What you need to do: Nothing but the lines from the line with "How far is pixel" through the end of the data is to be copied, and each is to be copied exactly.

Rows of spatial question data:
* * *

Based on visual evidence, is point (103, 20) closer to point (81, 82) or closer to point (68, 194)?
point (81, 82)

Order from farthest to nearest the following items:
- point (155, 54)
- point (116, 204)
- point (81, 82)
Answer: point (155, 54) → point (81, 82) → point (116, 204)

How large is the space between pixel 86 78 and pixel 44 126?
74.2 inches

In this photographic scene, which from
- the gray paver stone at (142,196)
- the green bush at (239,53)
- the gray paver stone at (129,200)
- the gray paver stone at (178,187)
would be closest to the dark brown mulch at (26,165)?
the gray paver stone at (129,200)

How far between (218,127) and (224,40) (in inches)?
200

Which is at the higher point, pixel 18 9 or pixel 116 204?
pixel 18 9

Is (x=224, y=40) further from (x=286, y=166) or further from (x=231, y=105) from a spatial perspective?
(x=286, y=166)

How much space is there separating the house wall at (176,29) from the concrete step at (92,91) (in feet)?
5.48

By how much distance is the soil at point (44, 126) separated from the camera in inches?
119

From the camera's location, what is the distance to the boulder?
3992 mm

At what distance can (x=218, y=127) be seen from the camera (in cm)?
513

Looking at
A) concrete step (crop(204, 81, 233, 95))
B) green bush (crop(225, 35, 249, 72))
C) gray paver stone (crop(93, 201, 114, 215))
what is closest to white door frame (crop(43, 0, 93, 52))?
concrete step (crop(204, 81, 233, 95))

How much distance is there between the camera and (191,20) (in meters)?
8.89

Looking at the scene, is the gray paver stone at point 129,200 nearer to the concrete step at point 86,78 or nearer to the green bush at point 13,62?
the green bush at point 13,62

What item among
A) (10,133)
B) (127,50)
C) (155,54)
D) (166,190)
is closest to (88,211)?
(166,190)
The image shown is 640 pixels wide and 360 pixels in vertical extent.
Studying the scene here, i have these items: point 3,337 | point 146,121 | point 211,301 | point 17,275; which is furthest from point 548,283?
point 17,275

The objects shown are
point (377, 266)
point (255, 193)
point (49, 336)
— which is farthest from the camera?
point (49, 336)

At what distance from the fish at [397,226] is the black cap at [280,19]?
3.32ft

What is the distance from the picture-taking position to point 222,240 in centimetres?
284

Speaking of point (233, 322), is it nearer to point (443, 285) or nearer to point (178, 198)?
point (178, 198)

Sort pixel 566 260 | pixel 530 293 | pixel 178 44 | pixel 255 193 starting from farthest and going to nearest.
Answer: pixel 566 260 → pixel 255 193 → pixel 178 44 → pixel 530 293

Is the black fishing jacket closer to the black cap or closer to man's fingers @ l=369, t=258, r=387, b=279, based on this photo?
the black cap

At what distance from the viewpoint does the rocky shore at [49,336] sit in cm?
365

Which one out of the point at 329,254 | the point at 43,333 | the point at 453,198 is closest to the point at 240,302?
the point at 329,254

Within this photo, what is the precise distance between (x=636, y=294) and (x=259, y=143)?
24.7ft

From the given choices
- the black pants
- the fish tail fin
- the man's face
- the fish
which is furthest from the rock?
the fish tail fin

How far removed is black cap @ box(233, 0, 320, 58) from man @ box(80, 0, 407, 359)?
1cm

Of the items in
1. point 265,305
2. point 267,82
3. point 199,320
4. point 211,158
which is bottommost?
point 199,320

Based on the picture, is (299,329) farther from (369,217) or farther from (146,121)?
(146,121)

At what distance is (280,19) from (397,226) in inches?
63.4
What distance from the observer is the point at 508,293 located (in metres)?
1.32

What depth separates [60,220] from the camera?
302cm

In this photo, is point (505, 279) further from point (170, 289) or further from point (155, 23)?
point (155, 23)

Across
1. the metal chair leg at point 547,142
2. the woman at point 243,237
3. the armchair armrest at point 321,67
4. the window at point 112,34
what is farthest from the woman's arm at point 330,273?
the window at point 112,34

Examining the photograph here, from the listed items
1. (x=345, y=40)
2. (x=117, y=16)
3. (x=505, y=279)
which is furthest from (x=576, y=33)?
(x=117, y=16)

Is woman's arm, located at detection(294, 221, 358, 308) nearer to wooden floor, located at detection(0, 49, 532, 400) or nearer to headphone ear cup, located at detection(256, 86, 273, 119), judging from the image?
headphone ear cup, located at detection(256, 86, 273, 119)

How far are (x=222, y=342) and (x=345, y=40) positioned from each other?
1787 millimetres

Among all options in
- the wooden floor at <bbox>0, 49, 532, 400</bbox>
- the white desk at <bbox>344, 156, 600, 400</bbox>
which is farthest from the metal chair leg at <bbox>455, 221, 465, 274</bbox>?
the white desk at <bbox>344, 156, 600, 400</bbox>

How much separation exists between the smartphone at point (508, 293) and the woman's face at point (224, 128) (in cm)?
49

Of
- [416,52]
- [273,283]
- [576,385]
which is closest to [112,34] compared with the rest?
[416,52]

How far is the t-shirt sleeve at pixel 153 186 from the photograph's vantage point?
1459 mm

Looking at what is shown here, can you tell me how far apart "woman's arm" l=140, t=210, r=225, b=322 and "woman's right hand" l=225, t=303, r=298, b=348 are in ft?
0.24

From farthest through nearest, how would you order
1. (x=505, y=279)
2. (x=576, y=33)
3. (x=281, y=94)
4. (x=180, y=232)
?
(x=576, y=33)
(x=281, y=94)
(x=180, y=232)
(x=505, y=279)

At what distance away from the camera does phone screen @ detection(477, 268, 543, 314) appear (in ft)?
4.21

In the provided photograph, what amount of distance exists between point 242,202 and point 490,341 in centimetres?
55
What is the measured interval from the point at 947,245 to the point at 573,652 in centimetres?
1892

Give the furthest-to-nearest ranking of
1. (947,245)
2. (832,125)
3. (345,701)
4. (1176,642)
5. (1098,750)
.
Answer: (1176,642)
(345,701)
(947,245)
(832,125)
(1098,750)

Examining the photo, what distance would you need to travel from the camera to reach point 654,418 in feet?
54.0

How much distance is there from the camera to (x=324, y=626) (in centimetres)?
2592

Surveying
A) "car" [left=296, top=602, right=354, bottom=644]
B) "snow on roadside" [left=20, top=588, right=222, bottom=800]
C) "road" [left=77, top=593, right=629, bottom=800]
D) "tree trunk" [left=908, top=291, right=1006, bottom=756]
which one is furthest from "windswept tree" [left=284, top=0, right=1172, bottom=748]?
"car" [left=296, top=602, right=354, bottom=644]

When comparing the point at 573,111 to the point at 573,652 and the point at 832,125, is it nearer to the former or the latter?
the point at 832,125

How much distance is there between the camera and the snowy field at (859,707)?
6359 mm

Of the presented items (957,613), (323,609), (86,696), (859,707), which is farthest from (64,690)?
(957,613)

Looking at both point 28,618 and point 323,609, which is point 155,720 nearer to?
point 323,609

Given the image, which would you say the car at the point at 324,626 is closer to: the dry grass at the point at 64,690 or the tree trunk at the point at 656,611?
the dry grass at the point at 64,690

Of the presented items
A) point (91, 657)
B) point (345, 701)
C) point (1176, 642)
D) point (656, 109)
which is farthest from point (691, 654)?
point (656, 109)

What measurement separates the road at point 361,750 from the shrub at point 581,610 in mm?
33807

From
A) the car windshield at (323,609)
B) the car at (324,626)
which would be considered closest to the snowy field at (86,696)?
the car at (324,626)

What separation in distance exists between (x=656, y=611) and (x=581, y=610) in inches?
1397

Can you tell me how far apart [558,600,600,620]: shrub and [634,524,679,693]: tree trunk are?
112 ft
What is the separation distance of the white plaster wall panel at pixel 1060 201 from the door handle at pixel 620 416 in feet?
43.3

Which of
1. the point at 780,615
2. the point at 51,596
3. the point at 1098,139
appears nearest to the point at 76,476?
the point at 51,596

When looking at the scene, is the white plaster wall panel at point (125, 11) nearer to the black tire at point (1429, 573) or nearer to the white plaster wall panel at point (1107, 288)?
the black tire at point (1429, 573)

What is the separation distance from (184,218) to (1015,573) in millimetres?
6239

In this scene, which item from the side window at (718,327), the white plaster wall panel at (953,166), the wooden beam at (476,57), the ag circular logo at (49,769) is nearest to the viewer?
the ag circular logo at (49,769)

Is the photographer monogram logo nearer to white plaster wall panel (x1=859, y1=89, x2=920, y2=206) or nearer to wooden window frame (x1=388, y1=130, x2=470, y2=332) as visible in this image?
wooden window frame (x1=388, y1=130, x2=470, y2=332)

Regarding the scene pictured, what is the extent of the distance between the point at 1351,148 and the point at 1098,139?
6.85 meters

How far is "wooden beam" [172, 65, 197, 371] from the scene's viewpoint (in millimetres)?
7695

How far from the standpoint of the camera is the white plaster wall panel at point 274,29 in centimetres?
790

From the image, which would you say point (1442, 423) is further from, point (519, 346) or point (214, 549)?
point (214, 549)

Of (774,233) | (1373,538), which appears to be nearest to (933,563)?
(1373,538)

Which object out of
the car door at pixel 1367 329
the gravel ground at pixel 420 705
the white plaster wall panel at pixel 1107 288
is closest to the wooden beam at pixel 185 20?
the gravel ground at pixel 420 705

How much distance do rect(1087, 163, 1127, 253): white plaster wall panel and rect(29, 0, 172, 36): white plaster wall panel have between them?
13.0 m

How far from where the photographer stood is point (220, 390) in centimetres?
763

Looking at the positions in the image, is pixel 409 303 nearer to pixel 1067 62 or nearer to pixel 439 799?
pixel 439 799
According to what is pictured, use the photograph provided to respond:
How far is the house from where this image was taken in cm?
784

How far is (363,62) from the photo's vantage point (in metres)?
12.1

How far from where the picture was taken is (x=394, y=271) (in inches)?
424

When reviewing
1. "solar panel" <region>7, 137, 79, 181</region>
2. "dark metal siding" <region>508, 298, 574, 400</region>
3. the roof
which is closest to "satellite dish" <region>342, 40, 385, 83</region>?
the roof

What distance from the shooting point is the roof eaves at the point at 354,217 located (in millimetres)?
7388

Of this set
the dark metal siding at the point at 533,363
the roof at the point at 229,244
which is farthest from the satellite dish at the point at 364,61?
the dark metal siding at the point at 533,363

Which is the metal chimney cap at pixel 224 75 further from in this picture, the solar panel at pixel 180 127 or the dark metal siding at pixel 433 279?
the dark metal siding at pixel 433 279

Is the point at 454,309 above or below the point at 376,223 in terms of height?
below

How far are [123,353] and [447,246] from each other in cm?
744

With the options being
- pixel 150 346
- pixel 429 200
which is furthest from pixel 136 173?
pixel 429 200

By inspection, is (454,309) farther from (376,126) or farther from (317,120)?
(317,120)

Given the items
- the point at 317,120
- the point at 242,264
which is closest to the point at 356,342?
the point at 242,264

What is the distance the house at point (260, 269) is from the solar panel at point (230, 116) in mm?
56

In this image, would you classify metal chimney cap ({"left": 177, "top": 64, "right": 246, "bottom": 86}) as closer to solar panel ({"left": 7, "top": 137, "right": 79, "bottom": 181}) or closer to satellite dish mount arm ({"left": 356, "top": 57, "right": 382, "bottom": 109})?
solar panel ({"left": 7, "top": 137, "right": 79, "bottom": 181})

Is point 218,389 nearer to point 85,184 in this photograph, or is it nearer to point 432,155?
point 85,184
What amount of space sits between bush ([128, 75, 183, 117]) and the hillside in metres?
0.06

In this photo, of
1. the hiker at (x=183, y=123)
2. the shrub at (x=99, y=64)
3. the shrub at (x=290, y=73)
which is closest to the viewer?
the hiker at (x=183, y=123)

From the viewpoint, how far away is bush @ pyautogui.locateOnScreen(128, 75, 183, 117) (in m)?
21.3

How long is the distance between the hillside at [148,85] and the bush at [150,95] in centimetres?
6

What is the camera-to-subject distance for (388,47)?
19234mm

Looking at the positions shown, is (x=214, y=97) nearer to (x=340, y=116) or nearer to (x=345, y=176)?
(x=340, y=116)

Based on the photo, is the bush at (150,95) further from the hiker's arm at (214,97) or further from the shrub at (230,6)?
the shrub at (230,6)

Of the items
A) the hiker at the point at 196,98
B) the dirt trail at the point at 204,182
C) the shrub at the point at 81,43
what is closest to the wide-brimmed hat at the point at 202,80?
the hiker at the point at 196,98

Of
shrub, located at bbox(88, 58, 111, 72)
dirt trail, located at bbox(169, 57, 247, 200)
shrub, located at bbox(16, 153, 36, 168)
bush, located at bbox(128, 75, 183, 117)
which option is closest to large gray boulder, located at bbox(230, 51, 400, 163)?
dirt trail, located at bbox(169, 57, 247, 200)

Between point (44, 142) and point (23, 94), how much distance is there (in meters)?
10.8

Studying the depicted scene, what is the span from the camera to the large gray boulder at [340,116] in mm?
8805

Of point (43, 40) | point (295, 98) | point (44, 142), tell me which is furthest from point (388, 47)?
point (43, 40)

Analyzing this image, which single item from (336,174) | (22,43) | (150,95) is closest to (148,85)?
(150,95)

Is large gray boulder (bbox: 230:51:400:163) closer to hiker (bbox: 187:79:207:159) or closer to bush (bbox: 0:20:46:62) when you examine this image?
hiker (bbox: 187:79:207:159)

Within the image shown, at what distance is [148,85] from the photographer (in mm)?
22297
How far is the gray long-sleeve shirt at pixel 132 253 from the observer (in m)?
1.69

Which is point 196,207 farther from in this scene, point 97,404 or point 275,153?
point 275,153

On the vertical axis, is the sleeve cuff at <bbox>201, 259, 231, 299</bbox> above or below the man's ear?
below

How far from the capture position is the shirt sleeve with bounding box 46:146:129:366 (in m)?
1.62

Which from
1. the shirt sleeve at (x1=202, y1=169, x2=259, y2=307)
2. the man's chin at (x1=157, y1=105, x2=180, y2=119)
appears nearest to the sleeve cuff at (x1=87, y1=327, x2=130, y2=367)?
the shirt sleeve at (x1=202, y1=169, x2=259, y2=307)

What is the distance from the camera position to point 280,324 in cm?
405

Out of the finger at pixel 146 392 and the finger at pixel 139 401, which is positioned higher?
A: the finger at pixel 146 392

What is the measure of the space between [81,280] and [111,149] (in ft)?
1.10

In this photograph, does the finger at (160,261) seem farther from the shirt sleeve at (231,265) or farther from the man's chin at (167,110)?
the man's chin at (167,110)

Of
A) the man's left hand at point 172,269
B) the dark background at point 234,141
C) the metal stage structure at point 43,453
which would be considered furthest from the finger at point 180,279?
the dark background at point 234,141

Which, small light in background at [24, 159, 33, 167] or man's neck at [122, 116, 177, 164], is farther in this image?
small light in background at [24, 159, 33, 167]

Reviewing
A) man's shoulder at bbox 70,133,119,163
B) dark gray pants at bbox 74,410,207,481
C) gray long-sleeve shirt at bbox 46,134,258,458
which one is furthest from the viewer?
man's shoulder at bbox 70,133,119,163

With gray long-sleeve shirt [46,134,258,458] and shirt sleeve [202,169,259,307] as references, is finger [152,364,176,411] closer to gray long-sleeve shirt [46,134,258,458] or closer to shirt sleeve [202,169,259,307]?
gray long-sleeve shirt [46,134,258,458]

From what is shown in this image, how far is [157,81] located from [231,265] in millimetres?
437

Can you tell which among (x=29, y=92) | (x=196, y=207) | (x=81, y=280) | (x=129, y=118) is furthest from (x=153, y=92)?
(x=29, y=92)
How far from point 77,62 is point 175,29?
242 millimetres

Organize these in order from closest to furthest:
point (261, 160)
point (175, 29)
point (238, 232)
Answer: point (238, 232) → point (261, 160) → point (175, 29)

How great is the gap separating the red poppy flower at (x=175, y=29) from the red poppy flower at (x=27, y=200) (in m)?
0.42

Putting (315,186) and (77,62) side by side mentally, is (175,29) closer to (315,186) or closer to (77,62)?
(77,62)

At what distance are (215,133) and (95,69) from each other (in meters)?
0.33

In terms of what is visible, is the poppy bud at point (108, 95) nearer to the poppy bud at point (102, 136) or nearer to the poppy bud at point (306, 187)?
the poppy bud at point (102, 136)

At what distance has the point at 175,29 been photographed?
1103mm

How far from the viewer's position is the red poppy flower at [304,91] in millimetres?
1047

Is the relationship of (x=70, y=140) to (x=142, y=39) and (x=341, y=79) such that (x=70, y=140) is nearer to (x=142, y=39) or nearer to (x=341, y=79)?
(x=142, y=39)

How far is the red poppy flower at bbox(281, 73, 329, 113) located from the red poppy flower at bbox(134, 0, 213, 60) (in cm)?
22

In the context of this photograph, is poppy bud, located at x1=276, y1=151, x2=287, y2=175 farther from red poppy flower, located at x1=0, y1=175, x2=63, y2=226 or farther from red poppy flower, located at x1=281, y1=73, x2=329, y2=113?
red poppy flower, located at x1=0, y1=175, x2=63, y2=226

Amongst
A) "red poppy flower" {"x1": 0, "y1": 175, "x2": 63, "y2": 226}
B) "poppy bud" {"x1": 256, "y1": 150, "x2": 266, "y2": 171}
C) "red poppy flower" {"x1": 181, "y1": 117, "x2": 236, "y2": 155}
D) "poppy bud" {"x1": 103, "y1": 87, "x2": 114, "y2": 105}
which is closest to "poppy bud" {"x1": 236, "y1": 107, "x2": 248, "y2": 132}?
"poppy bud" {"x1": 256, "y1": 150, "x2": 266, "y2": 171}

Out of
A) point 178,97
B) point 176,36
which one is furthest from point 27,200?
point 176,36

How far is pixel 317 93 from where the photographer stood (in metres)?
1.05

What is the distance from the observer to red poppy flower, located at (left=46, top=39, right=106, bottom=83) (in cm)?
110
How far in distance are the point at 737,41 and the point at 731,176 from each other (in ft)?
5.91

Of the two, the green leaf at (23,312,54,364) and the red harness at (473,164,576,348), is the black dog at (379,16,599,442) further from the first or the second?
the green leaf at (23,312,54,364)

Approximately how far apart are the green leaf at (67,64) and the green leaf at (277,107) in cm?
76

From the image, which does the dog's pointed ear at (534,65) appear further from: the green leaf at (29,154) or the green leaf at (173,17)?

* * *

Full solution:
How far is pixel 317 93 from where the photographer stood (in metres)?
1.05

What is the distance from the observer to red poppy flower, located at (left=46, top=39, right=106, bottom=83) (in cm)?
110
How far in distance are the point at 737,41 and the point at 731,176 from each other (in ft)?
5.91

Of the two, the green leaf at (23,312,54,364) and the red harness at (473,164,576,348), is the black dog at (379,16,599,442) further from the first or the second?
the green leaf at (23,312,54,364)

Approximately how far apart are the green leaf at (67,64) and the green leaf at (277,107) in cm?
76

From the image, which does the dog's pointed ear at (534,65) appear further from: the green leaf at (29,154) or the green leaf at (173,17)?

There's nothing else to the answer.